An Email by Any Other Name
Email is email, right? At the end of the day, the appropriate message is sent to the intended recipient.
So why is it necessary to learn the difference between transactional emails and marketing emails? After all, to quote Shakespeare, a rose by any other name still smells as sweet. An email is an email is an email.
But this sentiment lacks vision. It lacks planning. And vision and planning are exactly what will take your business to the next level.
You see, great businesses don’t just happen. Businesses become great when they use all of their tools and resources purposefully and intentionally to grow, and this includes capitalizing on the difference between transactional and marketing emails.
Two Types of Emails — More Different than They Seem
Transactional emails and marketing emails are two types of emails that businesses use to communicate with customers. While they may seem similar at first glance, they serve different purposes and are used in different ways. Understanding the key differences between these two types of emails can help your business to make better use of these tools and improve your communication strategies. Improved communication strategies lead to healthier and stronger businesses.
Let’s start with transactional emails.
Transactional emails are automatically triggered by specific actions or events, such as a purchase or account update. They are designed to provide customers with important information and support, such as order confirmations, receipts, and account updates.
Marketing emails, on the other hand, are sent to a list of opted-in customers and are intended to be promotional and sales-oriented. These emails promote products, services, or events. They are usually sent on a regular schedule, such as daily, weekly, or monthly, to generate interest among existing and potential customers. Marketing emails contain a specific action or request of the customer (a CTA, or call to action). They may include promotional offers, special deals, and product updates.
The Key Differences between Marketing and Transactional Emails
One of the key differences between transactional and marketing emails is the recipient’s level of engagement.
Transactional emails are typically read and acted upon by the recipient, while marketing emails may be skimmed or deleted without being read. Transactional emails are triggered by a specific action taken by the customer and are perceived as being more relevant and valuable to the customer. The customer has already engaged in an action item that triggered the transactional email. That email now contains further action items to complete what the customer started, or provides a summary or other relevant information that the customer desires.
Marketing emails, on the other hand, often attempt to create a customer’s first interaction with a company or product.
Another difference between these two kinds of emails is their level of personalization.
Transactional emails are often highly personalized, often including the recipient’s name, purchase history, and other relevant information. Since transactional emails are sent in response to a specific action by the customer, the email is tailored to that action and the appropriate response or next steps.
Marketing emails, in contrast, are usually more generic and less personalized. Marketing emails are designed to reach hundreds or thousands of customers simultaneously, often with a common goal in mind: buy this thing, click this link, subscribe to this. Because marketing emails are meant to persuade many people to do a specific thing, they have less personal relevance than transactional emails.

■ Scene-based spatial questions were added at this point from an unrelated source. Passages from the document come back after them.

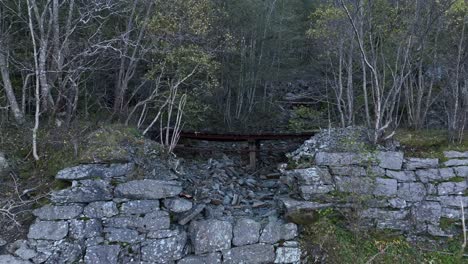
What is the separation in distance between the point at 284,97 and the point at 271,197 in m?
5.01

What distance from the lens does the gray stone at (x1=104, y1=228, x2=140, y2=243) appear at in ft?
15.8

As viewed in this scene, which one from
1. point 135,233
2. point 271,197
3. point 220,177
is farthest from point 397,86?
point 135,233

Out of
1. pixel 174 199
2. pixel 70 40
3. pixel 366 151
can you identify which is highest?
pixel 70 40

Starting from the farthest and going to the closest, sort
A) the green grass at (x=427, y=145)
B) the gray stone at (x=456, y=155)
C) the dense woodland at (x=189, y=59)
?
1. the dense woodland at (x=189, y=59)
2. the green grass at (x=427, y=145)
3. the gray stone at (x=456, y=155)

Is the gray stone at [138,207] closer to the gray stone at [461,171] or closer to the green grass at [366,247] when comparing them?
the green grass at [366,247]

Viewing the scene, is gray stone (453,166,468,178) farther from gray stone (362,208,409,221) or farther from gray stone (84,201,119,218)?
gray stone (84,201,119,218)

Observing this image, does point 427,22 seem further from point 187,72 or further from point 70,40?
point 70,40

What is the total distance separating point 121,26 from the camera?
7.33m

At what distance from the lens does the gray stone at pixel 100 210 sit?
15.9ft

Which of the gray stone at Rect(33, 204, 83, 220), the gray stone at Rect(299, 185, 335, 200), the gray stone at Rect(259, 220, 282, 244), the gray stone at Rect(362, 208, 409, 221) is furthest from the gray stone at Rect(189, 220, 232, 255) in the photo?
the gray stone at Rect(362, 208, 409, 221)

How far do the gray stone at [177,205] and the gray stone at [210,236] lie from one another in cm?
25

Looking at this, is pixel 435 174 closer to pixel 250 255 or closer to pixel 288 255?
pixel 288 255

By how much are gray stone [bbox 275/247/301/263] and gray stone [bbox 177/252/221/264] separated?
764 millimetres

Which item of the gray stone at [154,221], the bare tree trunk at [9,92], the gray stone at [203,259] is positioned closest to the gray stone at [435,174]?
the gray stone at [203,259]
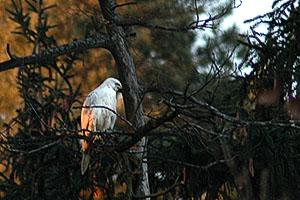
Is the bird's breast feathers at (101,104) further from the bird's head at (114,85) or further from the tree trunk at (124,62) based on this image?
the tree trunk at (124,62)

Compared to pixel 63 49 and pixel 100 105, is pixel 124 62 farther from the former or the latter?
pixel 100 105

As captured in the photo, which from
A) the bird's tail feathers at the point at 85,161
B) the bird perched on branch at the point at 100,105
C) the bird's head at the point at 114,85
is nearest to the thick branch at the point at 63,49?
the bird's tail feathers at the point at 85,161

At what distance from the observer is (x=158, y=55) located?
54.4 ft

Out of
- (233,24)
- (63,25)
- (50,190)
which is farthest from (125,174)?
(63,25)

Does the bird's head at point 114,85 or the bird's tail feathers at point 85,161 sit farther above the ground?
the bird's head at point 114,85

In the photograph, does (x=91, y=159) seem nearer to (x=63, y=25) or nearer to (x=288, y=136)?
(x=288, y=136)

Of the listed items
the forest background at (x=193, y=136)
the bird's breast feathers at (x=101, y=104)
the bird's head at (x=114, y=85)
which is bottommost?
the forest background at (x=193, y=136)

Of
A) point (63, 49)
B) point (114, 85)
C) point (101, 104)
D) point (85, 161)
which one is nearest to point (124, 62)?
point (63, 49)

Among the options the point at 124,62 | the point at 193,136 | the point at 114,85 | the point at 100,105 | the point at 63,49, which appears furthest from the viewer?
the point at 114,85

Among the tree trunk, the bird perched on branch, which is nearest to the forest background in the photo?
the tree trunk

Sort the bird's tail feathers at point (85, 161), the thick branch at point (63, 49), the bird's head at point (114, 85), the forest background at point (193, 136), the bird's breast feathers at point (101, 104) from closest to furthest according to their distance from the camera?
the forest background at point (193, 136) < the thick branch at point (63, 49) < the bird's tail feathers at point (85, 161) < the bird's breast feathers at point (101, 104) < the bird's head at point (114, 85)

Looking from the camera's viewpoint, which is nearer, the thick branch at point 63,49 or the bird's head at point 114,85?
the thick branch at point 63,49

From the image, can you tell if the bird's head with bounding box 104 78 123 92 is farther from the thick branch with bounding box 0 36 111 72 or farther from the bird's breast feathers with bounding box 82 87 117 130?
the thick branch with bounding box 0 36 111 72

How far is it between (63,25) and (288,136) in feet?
42.7
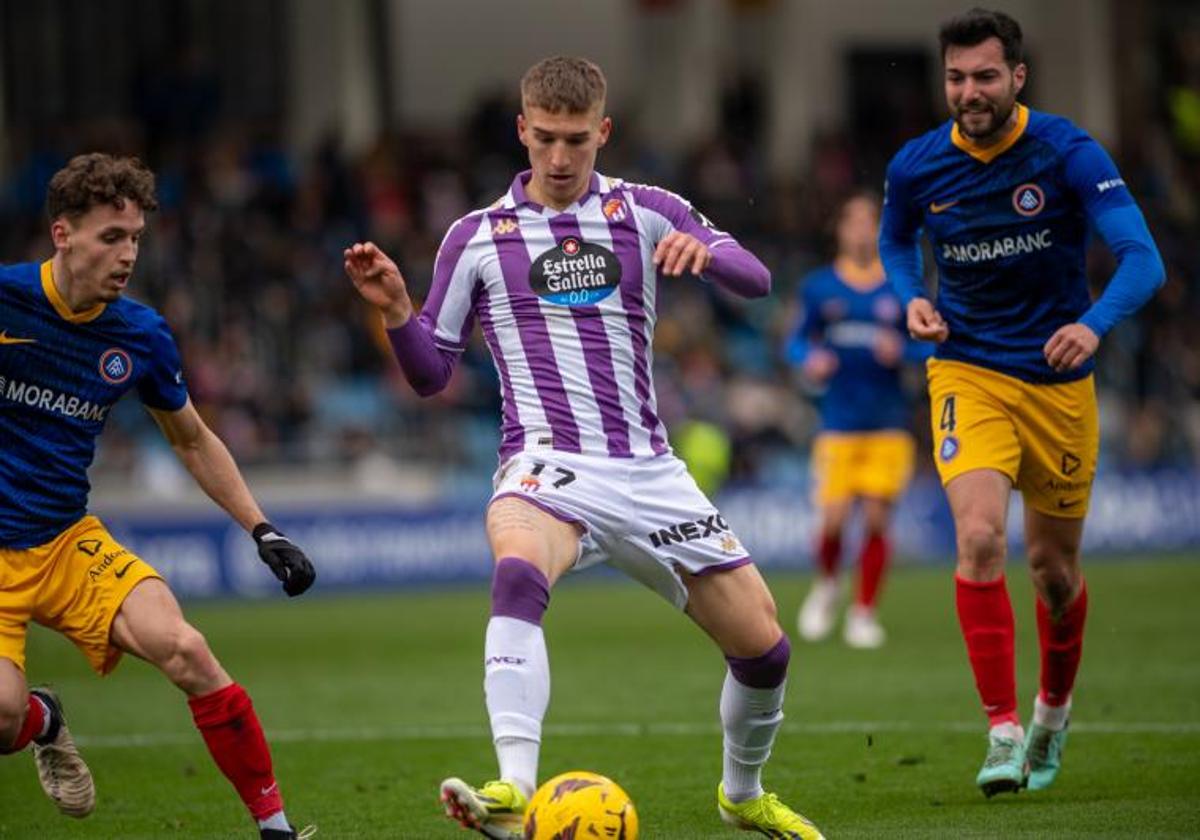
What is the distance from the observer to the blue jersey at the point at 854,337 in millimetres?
14484

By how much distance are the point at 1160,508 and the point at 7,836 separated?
53.6 feet

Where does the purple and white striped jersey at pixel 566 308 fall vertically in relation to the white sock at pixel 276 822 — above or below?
above

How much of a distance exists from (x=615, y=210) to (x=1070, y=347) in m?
1.70

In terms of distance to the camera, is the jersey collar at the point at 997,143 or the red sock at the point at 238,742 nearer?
the red sock at the point at 238,742

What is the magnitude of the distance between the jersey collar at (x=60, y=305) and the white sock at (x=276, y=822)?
5.64 ft

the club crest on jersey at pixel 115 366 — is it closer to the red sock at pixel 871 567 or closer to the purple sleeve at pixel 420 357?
the purple sleeve at pixel 420 357

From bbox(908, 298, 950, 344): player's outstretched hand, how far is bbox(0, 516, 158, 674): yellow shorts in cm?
298

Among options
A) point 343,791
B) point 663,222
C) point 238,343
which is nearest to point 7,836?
point 343,791

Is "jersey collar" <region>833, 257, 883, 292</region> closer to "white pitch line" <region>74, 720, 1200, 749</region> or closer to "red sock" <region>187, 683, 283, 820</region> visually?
"white pitch line" <region>74, 720, 1200, 749</region>

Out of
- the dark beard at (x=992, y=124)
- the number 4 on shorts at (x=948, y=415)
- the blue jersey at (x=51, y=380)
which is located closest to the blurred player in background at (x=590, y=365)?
the blue jersey at (x=51, y=380)

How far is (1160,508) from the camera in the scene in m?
22.0

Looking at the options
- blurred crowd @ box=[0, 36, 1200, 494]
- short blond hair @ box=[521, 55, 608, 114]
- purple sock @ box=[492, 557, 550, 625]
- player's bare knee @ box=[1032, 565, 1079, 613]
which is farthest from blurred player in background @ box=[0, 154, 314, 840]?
blurred crowd @ box=[0, 36, 1200, 494]

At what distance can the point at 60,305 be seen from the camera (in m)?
6.86

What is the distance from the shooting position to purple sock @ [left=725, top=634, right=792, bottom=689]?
684cm
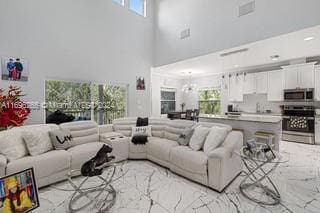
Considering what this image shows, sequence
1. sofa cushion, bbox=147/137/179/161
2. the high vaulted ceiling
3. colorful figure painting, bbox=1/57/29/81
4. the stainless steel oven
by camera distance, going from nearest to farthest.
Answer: sofa cushion, bbox=147/137/179/161
colorful figure painting, bbox=1/57/29/81
the high vaulted ceiling
the stainless steel oven

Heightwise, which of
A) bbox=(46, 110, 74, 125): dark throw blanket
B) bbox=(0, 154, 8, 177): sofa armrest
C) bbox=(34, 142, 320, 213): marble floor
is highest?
bbox=(46, 110, 74, 125): dark throw blanket

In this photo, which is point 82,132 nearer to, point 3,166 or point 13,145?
point 13,145

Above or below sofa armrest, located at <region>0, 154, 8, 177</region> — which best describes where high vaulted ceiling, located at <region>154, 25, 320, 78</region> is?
above

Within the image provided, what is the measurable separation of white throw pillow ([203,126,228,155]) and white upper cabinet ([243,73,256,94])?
4707 mm

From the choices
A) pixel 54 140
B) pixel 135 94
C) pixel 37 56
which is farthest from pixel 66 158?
pixel 135 94

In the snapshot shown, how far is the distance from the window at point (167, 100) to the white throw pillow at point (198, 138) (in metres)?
5.59

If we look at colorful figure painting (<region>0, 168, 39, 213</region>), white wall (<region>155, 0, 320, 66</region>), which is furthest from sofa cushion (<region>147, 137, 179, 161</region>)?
white wall (<region>155, 0, 320, 66</region>)

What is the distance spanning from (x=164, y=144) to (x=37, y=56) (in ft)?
12.2

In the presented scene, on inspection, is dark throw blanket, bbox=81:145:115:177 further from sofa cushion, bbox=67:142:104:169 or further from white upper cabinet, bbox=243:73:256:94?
white upper cabinet, bbox=243:73:256:94

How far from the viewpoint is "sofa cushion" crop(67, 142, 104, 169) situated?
2.97m

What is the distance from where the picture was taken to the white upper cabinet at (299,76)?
532cm

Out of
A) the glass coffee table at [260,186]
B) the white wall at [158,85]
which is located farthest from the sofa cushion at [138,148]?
the white wall at [158,85]

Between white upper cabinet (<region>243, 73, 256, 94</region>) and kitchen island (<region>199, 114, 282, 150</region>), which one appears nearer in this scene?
kitchen island (<region>199, 114, 282, 150</region>)

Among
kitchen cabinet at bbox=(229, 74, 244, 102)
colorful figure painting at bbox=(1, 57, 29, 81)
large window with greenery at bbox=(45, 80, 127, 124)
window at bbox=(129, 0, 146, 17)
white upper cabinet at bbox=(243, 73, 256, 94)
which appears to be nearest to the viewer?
colorful figure painting at bbox=(1, 57, 29, 81)
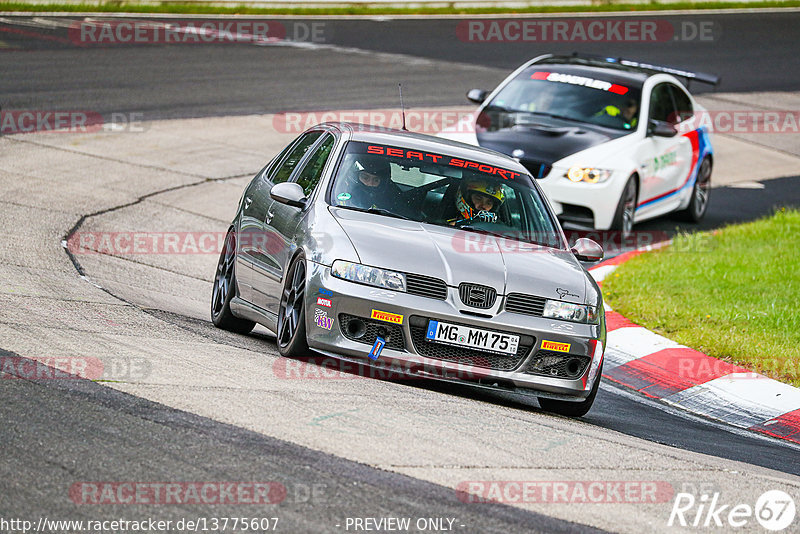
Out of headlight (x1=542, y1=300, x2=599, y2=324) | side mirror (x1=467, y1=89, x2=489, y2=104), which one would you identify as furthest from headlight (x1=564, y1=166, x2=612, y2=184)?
headlight (x1=542, y1=300, x2=599, y2=324)

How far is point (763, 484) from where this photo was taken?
5812 mm

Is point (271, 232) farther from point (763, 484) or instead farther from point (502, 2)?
point (502, 2)

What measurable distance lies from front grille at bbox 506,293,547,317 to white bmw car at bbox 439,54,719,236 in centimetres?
635

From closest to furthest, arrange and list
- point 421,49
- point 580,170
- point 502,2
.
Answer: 1. point 580,170
2. point 421,49
3. point 502,2

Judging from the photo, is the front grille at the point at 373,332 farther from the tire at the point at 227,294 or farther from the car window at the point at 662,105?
the car window at the point at 662,105

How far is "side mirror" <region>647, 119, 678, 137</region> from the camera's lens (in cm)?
1459

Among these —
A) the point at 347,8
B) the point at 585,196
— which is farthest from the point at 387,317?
the point at 347,8

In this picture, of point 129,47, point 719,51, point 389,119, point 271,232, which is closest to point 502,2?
point 719,51

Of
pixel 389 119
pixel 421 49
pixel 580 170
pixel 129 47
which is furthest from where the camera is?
pixel 421 49

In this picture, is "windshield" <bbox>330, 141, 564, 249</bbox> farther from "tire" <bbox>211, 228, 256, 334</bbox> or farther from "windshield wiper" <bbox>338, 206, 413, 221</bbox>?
"tire" <bbox>211, 228, 256, 334</bbox>

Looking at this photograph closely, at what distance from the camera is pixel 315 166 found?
840 cm

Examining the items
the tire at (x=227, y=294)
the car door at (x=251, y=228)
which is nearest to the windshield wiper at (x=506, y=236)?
the car door at (x=251, y=228)

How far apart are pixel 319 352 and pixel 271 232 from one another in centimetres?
138

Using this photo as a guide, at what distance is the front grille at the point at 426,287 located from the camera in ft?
23.0
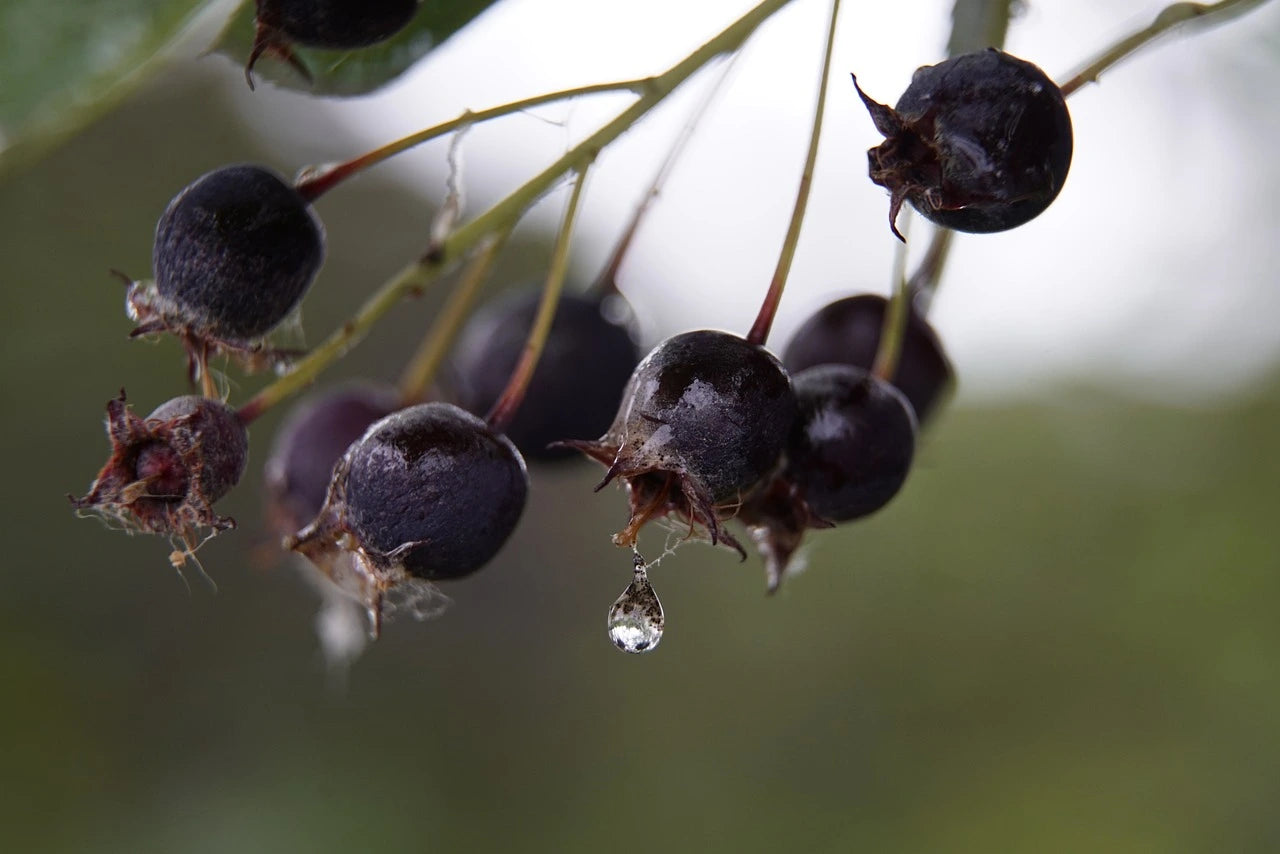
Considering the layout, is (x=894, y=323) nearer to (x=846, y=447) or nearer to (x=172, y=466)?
(x=846, y=447)

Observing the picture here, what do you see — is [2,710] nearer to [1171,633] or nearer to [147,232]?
[147,232]

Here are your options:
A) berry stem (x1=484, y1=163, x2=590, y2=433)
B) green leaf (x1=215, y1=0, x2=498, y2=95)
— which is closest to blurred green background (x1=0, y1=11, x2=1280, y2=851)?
green leaf (x1=215, y1=0, x2=498, y2=95)

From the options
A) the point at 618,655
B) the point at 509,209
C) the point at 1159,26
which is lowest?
the point at 509,209

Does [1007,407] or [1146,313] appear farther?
[1007,407]

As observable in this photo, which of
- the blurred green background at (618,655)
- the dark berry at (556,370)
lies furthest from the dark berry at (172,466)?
the blurred green background at (618,655)

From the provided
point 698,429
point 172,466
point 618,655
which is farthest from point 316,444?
point 618,655

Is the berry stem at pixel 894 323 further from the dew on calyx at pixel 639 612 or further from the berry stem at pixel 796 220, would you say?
the dew on calyx at pixel 639 612

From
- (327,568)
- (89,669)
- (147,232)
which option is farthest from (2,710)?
(327,568)
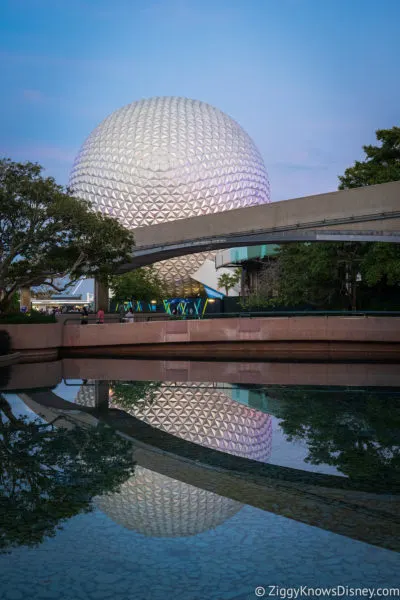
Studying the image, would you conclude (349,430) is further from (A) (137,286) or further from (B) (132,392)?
(A) (137,286)

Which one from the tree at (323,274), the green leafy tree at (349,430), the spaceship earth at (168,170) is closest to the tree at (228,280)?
the spaceship earth at (168,170)

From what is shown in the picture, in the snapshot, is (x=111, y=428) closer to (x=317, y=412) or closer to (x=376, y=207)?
(x=317, y=412)

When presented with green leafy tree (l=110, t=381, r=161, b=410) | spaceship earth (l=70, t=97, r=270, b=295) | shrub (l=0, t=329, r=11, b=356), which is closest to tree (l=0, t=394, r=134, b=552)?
green leafy tree (l=110, t=381, r=161, b=410)

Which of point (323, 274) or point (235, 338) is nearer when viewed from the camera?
point (235, 338)

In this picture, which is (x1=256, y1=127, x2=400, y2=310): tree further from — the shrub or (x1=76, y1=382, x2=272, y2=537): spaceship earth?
the shrub

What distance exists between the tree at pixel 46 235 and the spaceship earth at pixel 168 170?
23.8 m

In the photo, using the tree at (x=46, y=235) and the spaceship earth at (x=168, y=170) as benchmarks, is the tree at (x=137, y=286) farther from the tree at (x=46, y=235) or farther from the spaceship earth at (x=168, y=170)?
the tree at (x=46, y=235)

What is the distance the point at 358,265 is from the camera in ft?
90.0

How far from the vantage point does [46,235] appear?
20.8 metres

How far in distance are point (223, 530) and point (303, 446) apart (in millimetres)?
3114

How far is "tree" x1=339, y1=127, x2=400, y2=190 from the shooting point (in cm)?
2483

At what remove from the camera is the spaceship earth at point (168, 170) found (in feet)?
156

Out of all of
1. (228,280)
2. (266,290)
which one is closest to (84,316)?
(266,290)

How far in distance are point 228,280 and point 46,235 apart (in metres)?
32.1
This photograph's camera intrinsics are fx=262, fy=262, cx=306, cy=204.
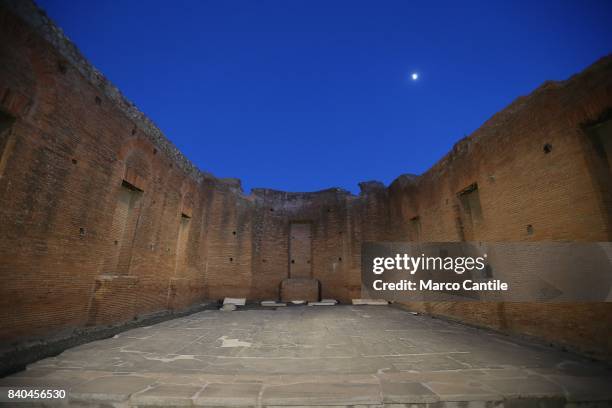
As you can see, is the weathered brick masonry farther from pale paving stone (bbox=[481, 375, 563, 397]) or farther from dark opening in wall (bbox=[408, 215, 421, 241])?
pale paving stone (bbox=[481, 375, 563, 397])

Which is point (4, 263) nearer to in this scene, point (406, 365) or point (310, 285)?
point (406, 365)

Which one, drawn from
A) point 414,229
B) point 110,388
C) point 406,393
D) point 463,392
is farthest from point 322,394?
point 414,229

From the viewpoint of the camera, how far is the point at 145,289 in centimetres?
699

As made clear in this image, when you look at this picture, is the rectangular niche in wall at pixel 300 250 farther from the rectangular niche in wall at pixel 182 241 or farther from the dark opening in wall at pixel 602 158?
the dark opening in wall at pixel 602 158

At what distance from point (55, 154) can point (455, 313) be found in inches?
382

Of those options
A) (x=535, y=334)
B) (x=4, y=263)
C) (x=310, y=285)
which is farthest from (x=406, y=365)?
(x=310, y=285)

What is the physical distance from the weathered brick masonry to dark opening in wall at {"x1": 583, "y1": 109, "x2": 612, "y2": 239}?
0.8 inches

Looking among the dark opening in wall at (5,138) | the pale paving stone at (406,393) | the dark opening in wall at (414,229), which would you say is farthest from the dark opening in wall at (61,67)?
the dark opening in wall at (414,229)

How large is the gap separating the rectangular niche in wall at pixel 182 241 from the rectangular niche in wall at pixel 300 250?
16.1 ft

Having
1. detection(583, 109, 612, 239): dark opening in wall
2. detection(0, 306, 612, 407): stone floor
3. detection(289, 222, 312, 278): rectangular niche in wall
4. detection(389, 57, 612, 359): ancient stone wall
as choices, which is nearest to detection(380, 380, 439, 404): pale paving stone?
detection(0, 306, 612, 407): stone floor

Transactional emails are usually sent less frequently than marketing emails, typically only when a specific action is taken by the customer. This may mean the customer only receives one transactional email from a company. Depending on the company and the types of transactional emails available, it may be more or less.
However, the customer has control over how many transactional emails they receive. The more a customer interacts with a platform, the more opportunities for a transactional email.
Marketing emails are usually sent on a regular schedule. Marketing emails may promote weekly blog posts or monthly sales items, for example. Or perhaps they promote quarterly or annual events and opportunities.
The customer has little to no control over how many marketing emails are sent to them. Once they have opted into marketing emails, they will receive them at whatever interval the company sends.
Transactional emails are also more regulated than marketing emails. Transactional emails are subject to strict laws that businesses must comply with. Some laws, such as the CAN-SPAM Act in the United States, require that transactional emails include a clear unsubscribe link, and the company can not send emails to customers who have unsubscribed.
It’s important to educate yourself about these laws so that you are in legal compliance in all the countries where you do business.
Marketing emails have fewer regulations. The knowledge of the regulations and legal requirements of different emails will help to keep your company out of legal trouble.
Transactional and Marketing Emails and You
While it’s easy to conclude that an email is an email is an email, this isn’t the whole story. Marketing and transactional emails have clear differences in both their purpose and their structure.
Transactional emails are automatically triggered by a customer’s specific actions, and they provide customers with important information and support. Marketing emails promote products, services, or events and are intended to generate interest and drive sales.
By understanding the key differences between these two types of emails, you and your business can make better use of them and improve your communication strategies.